All of the records should come back exactly as written.

TASK INPUT below:

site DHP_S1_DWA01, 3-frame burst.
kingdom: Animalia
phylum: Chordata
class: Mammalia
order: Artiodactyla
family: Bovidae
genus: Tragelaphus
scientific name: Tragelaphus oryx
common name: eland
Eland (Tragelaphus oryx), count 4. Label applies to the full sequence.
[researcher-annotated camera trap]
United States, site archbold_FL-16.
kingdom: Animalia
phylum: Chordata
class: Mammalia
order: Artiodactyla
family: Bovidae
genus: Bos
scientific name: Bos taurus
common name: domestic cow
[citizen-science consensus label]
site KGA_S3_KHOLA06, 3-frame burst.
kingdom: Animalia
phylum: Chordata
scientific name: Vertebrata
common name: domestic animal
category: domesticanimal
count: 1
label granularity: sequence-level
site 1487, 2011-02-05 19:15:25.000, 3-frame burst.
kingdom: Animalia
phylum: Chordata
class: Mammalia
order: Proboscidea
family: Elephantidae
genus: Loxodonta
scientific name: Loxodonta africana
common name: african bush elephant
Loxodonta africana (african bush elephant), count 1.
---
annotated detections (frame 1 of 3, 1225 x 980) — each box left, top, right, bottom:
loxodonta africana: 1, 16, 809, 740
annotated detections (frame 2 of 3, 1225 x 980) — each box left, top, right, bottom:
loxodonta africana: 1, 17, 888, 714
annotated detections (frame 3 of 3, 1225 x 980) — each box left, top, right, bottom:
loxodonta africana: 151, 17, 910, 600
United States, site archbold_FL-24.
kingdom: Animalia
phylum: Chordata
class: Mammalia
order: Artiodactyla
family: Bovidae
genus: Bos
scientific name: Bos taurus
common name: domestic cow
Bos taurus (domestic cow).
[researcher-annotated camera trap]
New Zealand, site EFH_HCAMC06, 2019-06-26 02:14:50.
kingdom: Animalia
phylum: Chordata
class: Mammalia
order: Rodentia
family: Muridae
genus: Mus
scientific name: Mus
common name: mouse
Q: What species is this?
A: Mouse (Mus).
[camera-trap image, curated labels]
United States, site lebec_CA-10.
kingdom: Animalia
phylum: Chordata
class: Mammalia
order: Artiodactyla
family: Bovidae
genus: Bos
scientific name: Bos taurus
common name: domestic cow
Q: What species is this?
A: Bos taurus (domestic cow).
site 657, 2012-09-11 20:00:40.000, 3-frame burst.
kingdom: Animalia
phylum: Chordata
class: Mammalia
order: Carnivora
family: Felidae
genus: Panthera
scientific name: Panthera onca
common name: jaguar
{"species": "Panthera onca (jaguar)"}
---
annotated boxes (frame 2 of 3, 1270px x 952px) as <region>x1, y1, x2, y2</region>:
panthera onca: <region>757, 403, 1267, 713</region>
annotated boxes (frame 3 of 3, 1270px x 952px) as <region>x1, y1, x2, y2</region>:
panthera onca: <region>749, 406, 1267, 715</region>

End of TASK INPUT.

◆ EXERCISE RESULT:
site DHP_S1_DWA01, 3-frame burst.
kingdom: Animalia
phylum: Chordata
class: Mammalia
order: Artiodactyla
family: Bovidae
genus: Tragelaphus
scientific name: Tragelaphus oryx
common name: eland
Eland (Tragelaphus oryx), count 4. Label applies to the full sequence.
[researcher-annotated camera trap]
United States, site archbold_FL-16.
kingdom: Animalia
phylum: Chordata
class: Mammalia
order: Artiodactyla
family: Bovidae
genus: Bos
scientific name: Bos taurus
common name: domestic cow
[citizen-science consensus label]
site KGA_S3_KHOLA06, 3-frame burst.
kingdom: Animalia
phylum: Chordata
scientific name: Vertebrata
common name: domestic animal
category: domesticanimal
count: 1
label granularity: sequence-level
site 1487, 2011-02-05 19:15:25.000, 3-frame burst.
kingdom: Animalia
phylum: Chordata
class: Mammalia
order: Proboscidea
family: Elephantidae
genus: Loxodonta
scientific name: Loxodonta africana
common name: african bush elephant
Loxodonta africana (african bush elephant), count 1.
---
annotated detections (frame 1 of 3, 1225 x 980) — each box left, top, right, bottom:
loxodonta africana: 1, 16, 809, 740
annotated detections (frame 2 of 3, 1225 x 980) — each box left, top, right, bottom:
loxodonta africana: 1, 17, 888, 714
annotated detections (frame 3 of 3, 1225 x 980) — each box left, top, right, bottom:
loxodonta africana: 151, 17, 910, 600
United States, site archbold_FL-24.
kingdom: Animalia
phylum: Chordata
class: Mammalia
order: Artiodactyla
family: Bovidae
genus: Bos
scientific name: Bos taurus
common name: domestic cow
Bos taurus (domestic cow).
[researcher-annotated camera trap]
New Zealand, site EFH_HCAMC06, 2019-06-26 02:14:50.
kingdom: Animalia
phylum: Chordata
class: Mammalia
order: Rodentia
family: Muridae
genus: Mus
scientific name: Mus
common name: mouse
Q: What species is this?
A: Mouse (Mus).
[camera-trap image, curated labels]
United States, site lebec_CA-10.
kingdom: Animalia
phylum: Chordata
class: Mammalia
order: Artiodactyla
family: Bovidae
genus: Bos
scientific name: Bos taurus
common name: domestic cow
Q: What species is this?
A: Bos taurus (domestic cow).
site 657, 2012-09-11 20:00:40.000, 3-frame burst.
kingdom: Animalia
phylum: Chordata
class: Mammalia
order: Carnivora
family: Felidae
genus: Panthera
scientific name: Panthera onca
common name: jaguar
{"species": "Panthera onca (jaguar)"}
---
annotated boxes (frame 2 of 3, 1270px x 952px) as <region>x1, y1, x2, y2</region>:
panthera onca: <region>757, 403, 1267, 713</region>
annotated boxes (frame 3 of 3, 1270px x 952px) as <region>x1, y1, x2, y2</region>:
panthera onca: <region>749, 406, 1267, 715</region>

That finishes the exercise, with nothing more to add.